Simplification of coffee roasting – an evidence based approach
A clear sign of over-complication of the processes involved is often observed in the roasting education business. The fierce competition to find the smallest possible ‘magic bullet’ that will make any roast perfect is often shrouded in complex assumptions, and increasingly communicated in absolutist terms. We are expected to embrace these assumptions with the same value as what the scientific data is telling us – further adding to the confusion.
That’s why our educational approach is designed to make sense of this complexity through simplification. In our sensory skills programme, we focus on the fundamentals which is the basic tastes and flavours of real food ingredients that are universally recognised – rather than abstract concepts or culturally specific descriptors. In coffee roasting we have a solid foundation in our focus on roast colour. Recent research supports this by mapping out the magnitude of importance of colour against different timing aspects of the roast. This work was presented at SCA’s AST Live event and The Coffee Roasters Guild Camp last year and is now being submitted for scientific publication this week in the open access journal ‘Beverages’. We hope this work to be available for free through this journal under the title “Roasting conditions and coffee flavour: A multi-study empirical investigation”. We expect this work to also become the basis of a new roast-specific cupping form for product development, quality control protocols and education systems later this year where particularly a new roast-specific cupping form could find it’s empirical basis.

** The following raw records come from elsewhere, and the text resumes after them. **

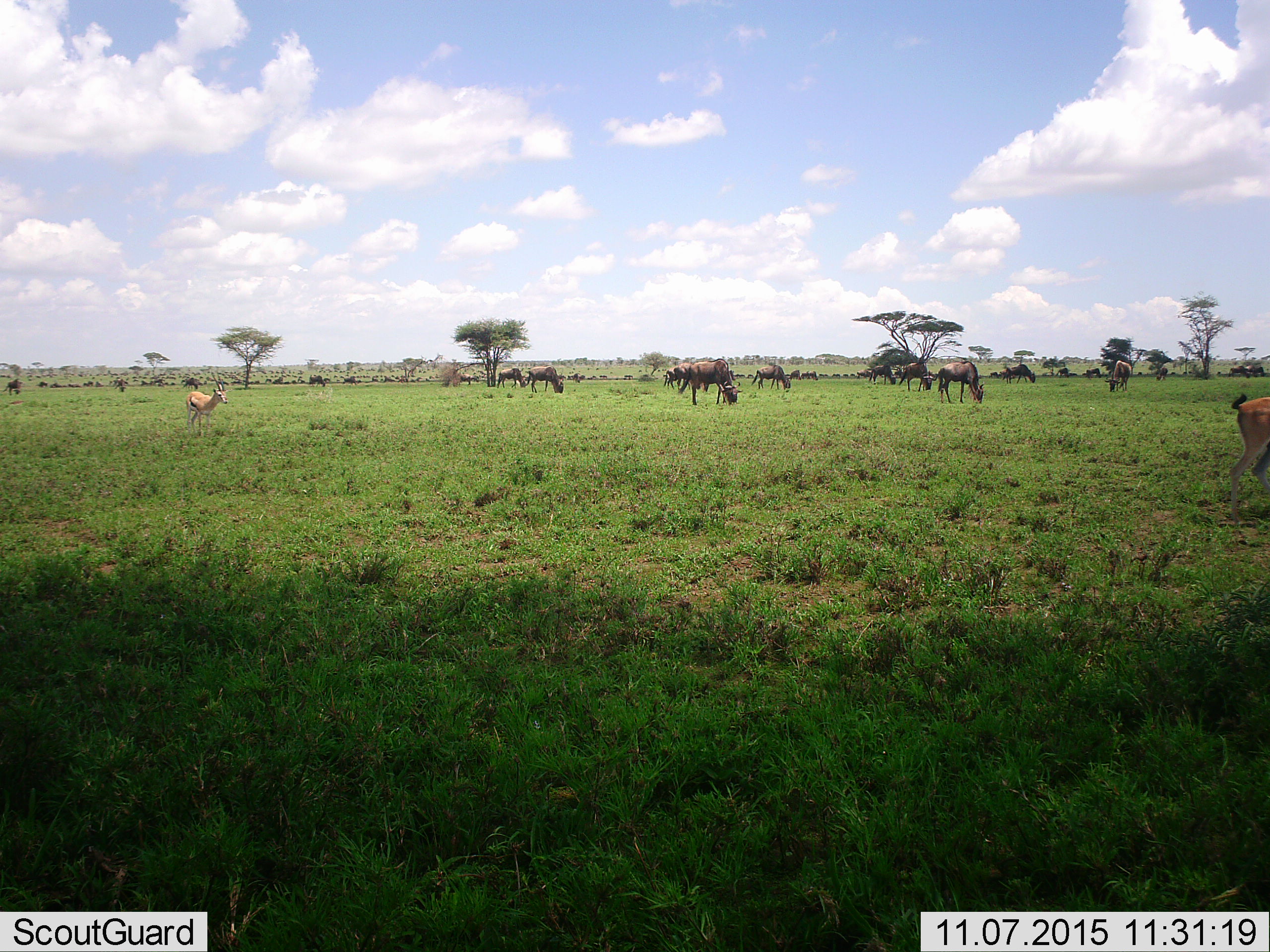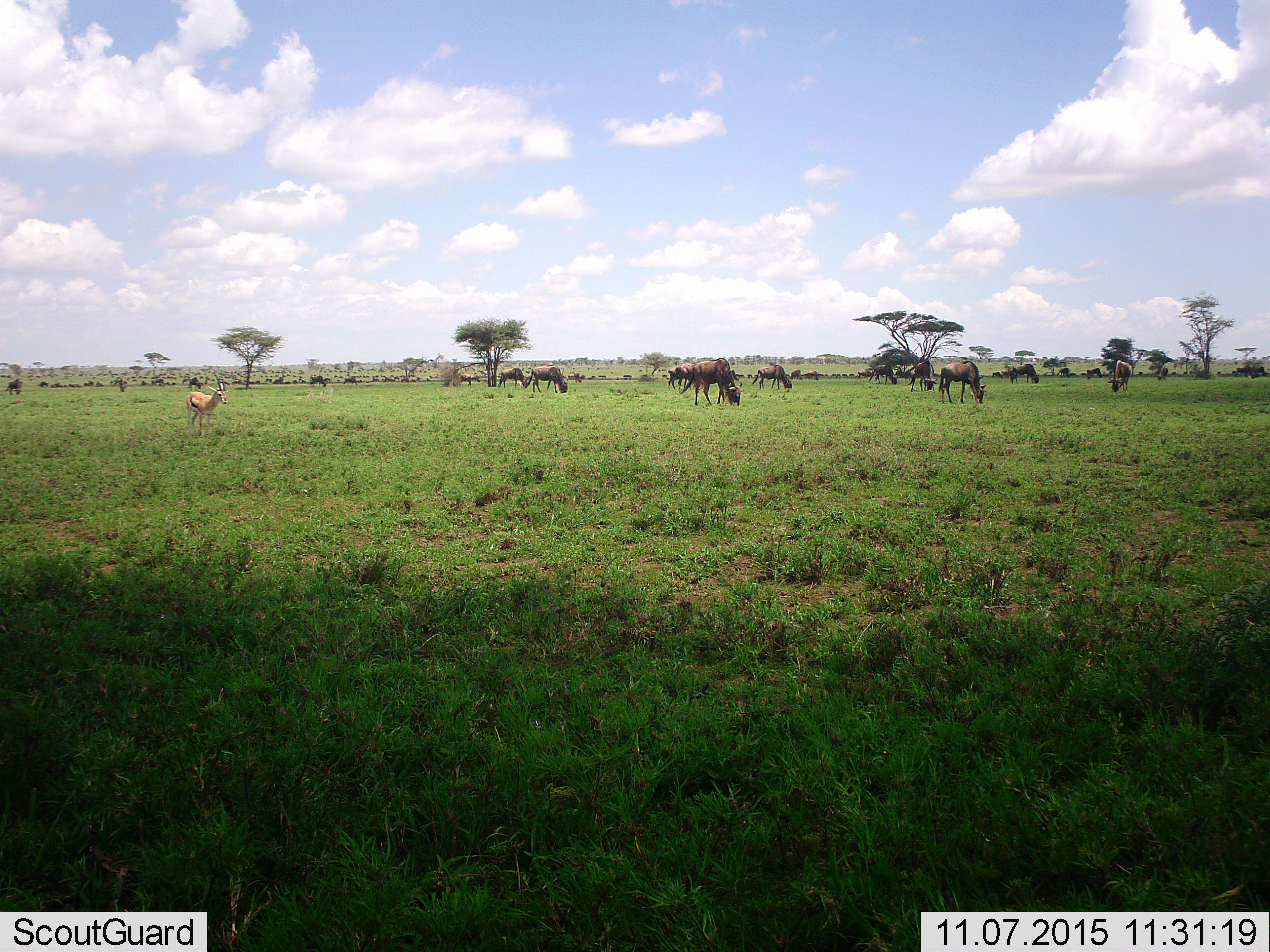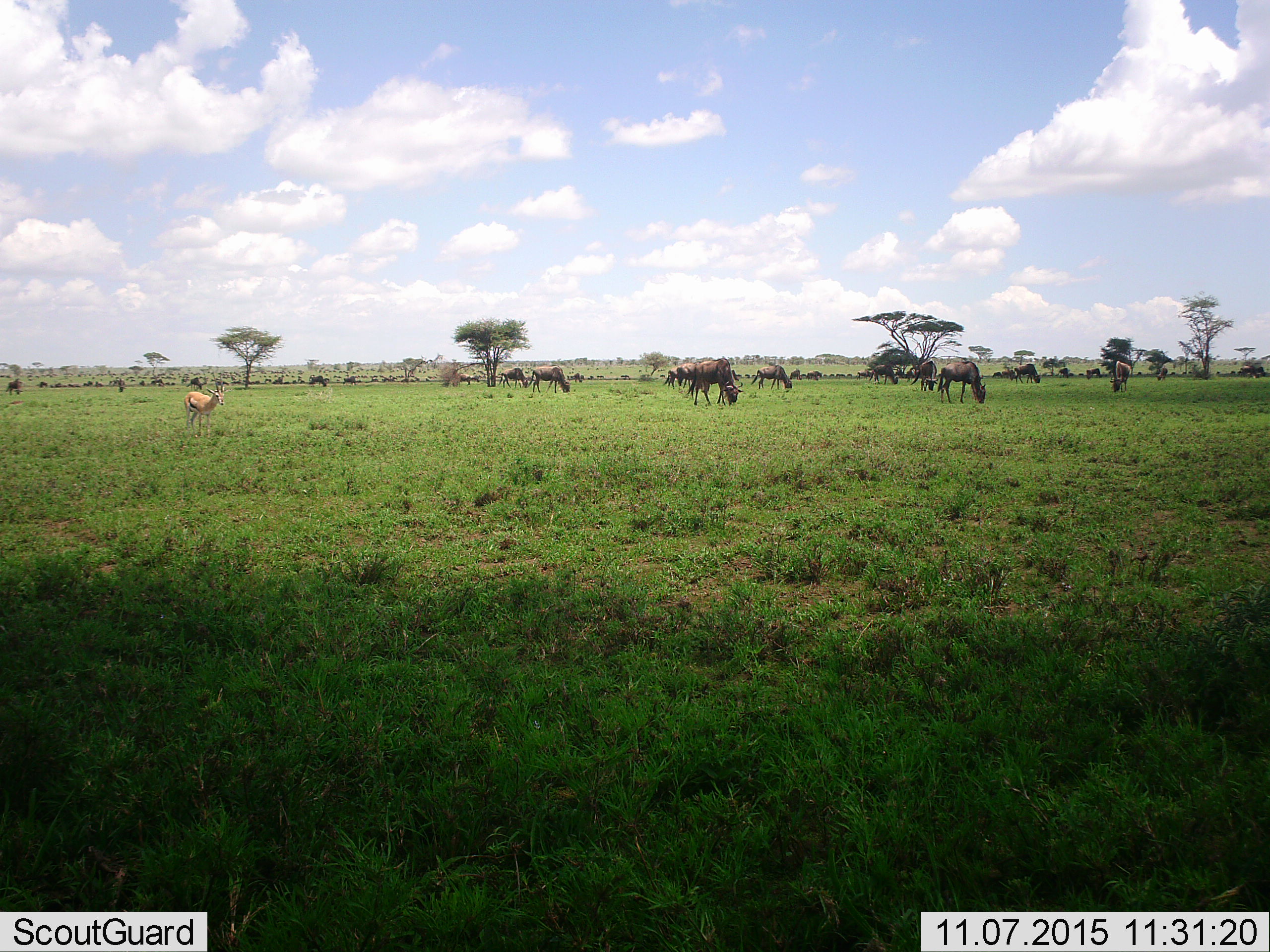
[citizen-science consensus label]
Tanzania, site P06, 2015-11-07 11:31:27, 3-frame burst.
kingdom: Animalia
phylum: Chordata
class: Mammalia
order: Artiodactyla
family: Bovidae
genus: Eudorcas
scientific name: Eudorcas thomsonii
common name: thomson's gazelle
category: gazellethomsons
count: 2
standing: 43%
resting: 0%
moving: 86%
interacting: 0%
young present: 0%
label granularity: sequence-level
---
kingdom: Animalia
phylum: Chordata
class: Mammalia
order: Artiodactyla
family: Bovidae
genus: Connochaetes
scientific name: Connochaetes taurinus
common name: blue wildebeest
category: wildebeest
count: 11-50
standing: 43%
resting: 29%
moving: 29%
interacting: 0%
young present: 0%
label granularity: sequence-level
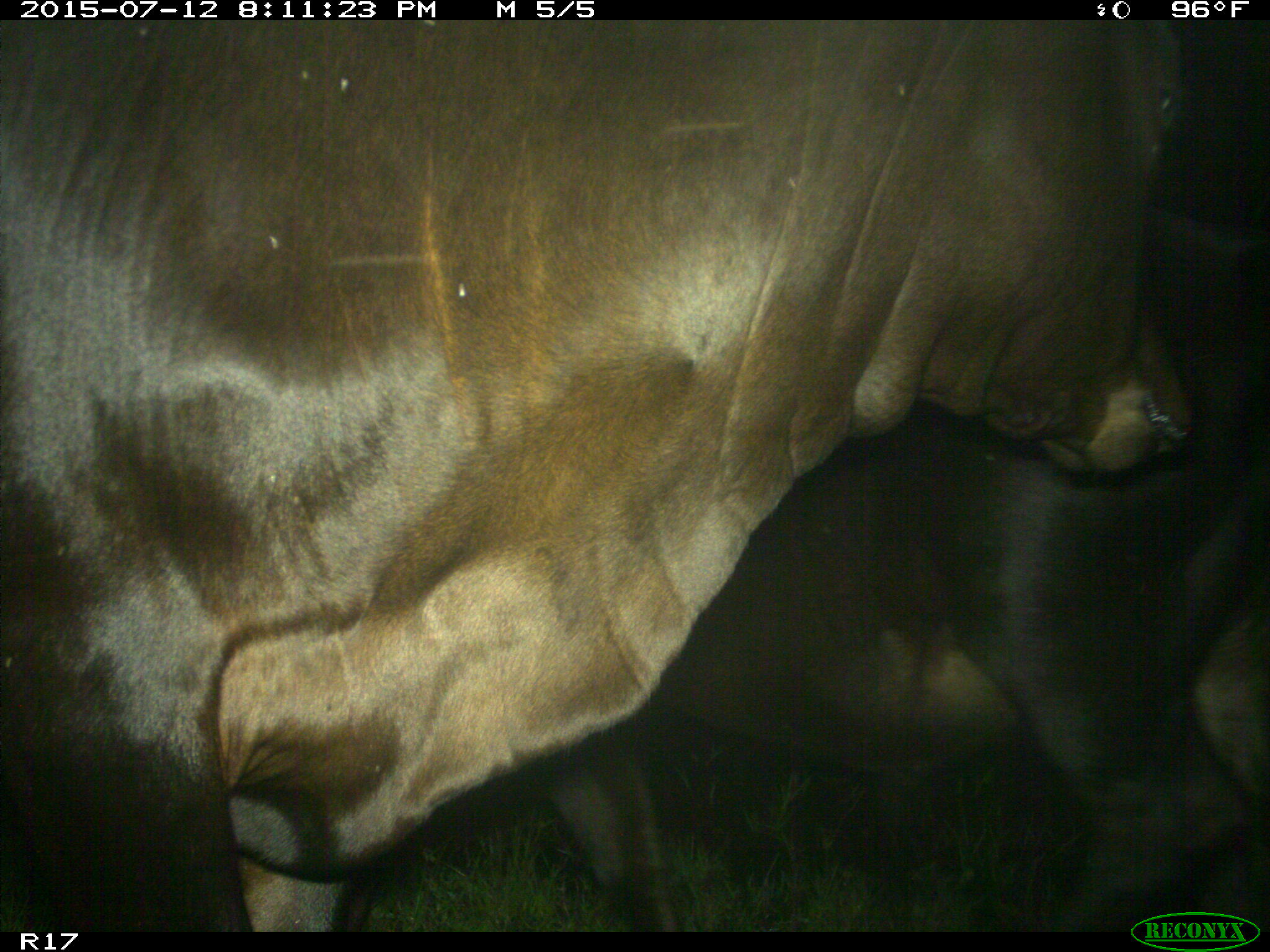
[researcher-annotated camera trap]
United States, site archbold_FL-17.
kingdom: Animalia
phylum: Chordata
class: Mammalia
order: Artiodactyla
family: Bovidae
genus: Bos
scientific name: Bos taurus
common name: domestic cow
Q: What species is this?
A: Bos taurus (domestic cow).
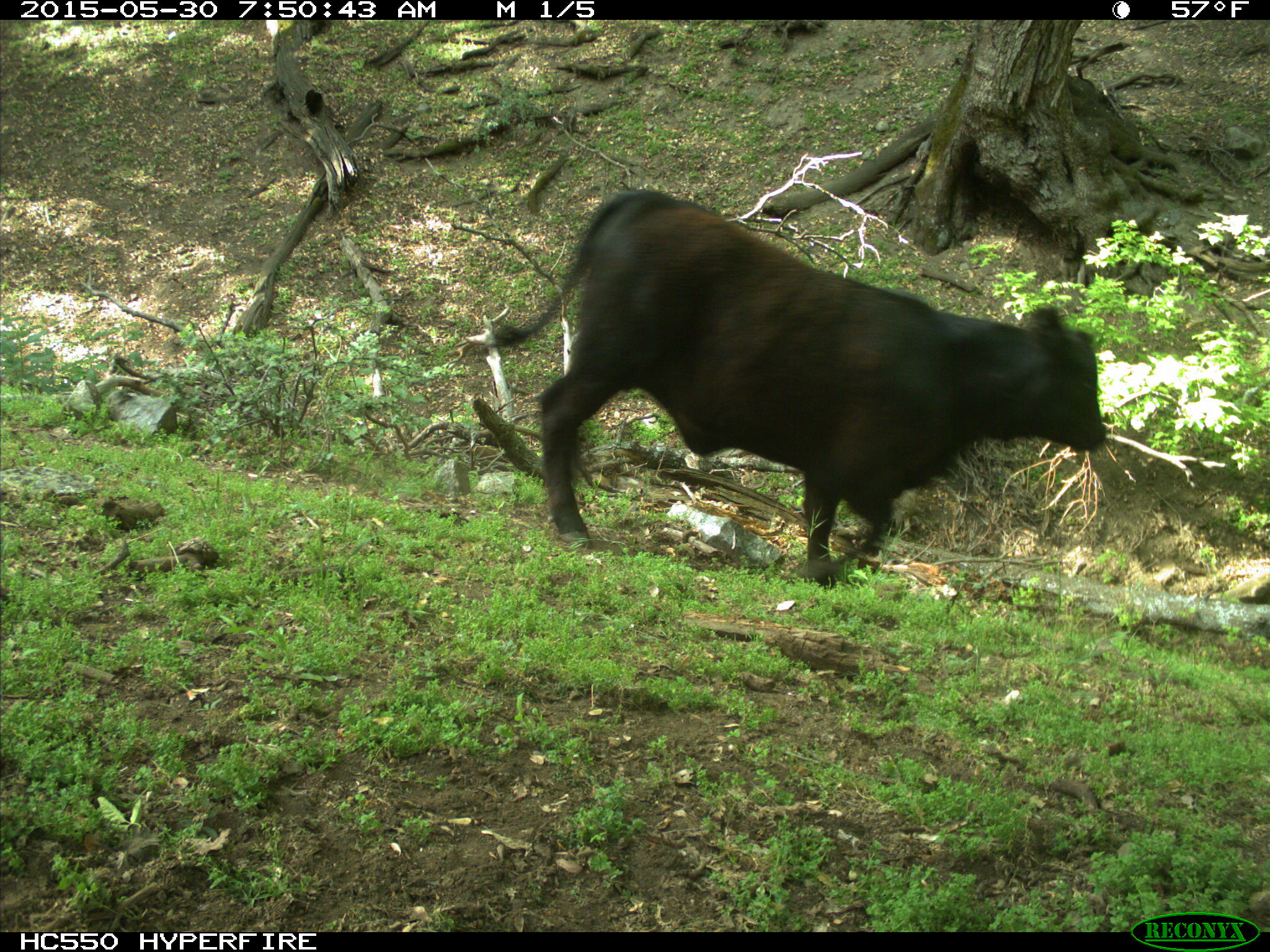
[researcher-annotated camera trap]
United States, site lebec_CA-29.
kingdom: Animalia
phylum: Chordata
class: Mammalia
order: Artiodactyla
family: Bovidae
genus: Bos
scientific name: Bos taurus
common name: domestic cow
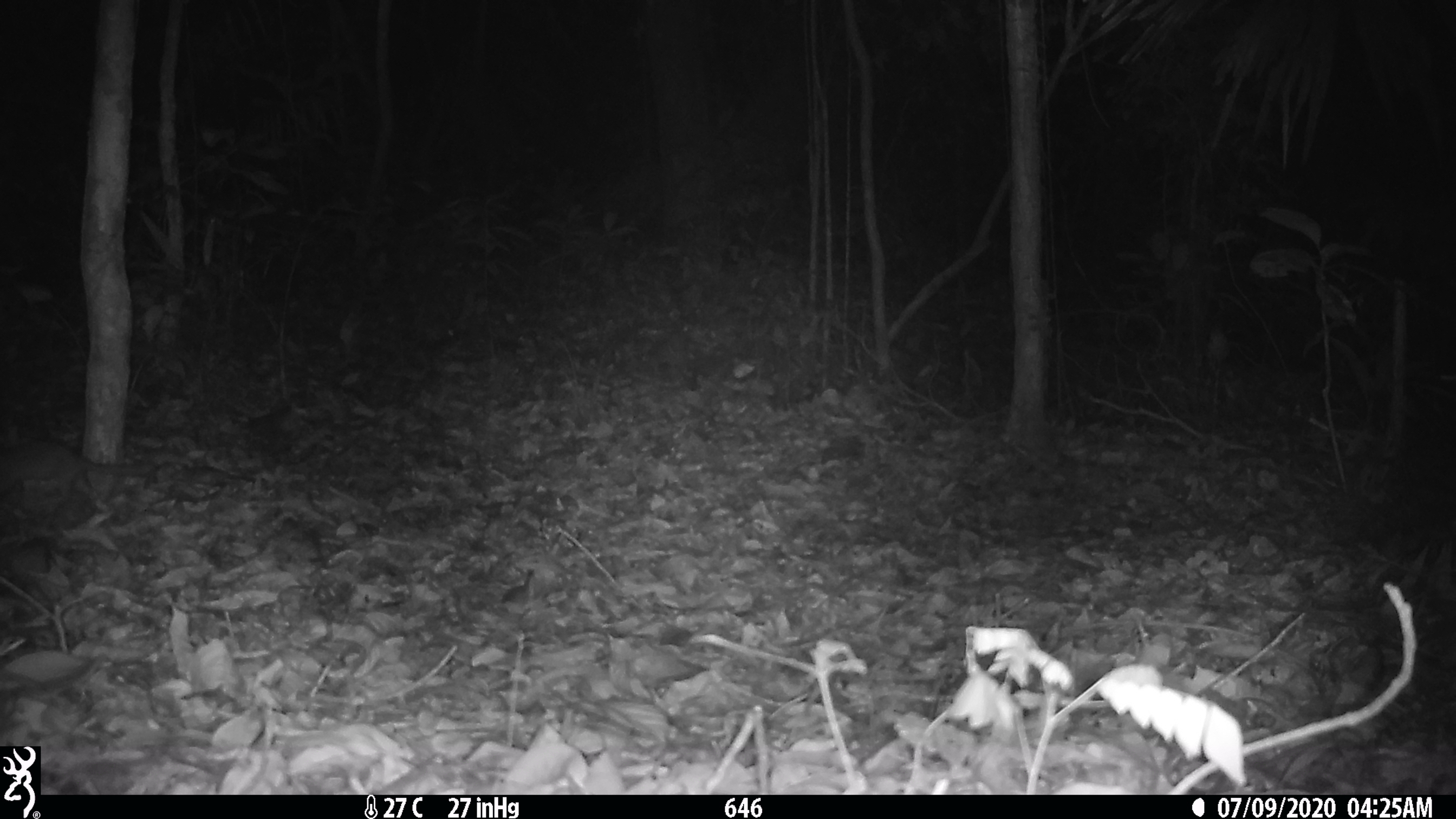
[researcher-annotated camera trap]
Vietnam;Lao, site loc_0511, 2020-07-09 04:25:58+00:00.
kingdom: Animalia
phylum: Chordata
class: Mammalia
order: Carnivora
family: Mustelidae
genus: Melogale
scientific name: Melogale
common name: ferret badger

As we turn towards another fruitful year in specialty coffee, we call on training centres and community organisations to develop the most helpful methodology for the coffee community to continue growing growing with a clearer purpose – to faithfully serve the coffee community that we are all proud to be part of. And as a global coffee community, let’s apply Occam’s Razor to complexity in 2020 and spend our time where the business impact is greatest.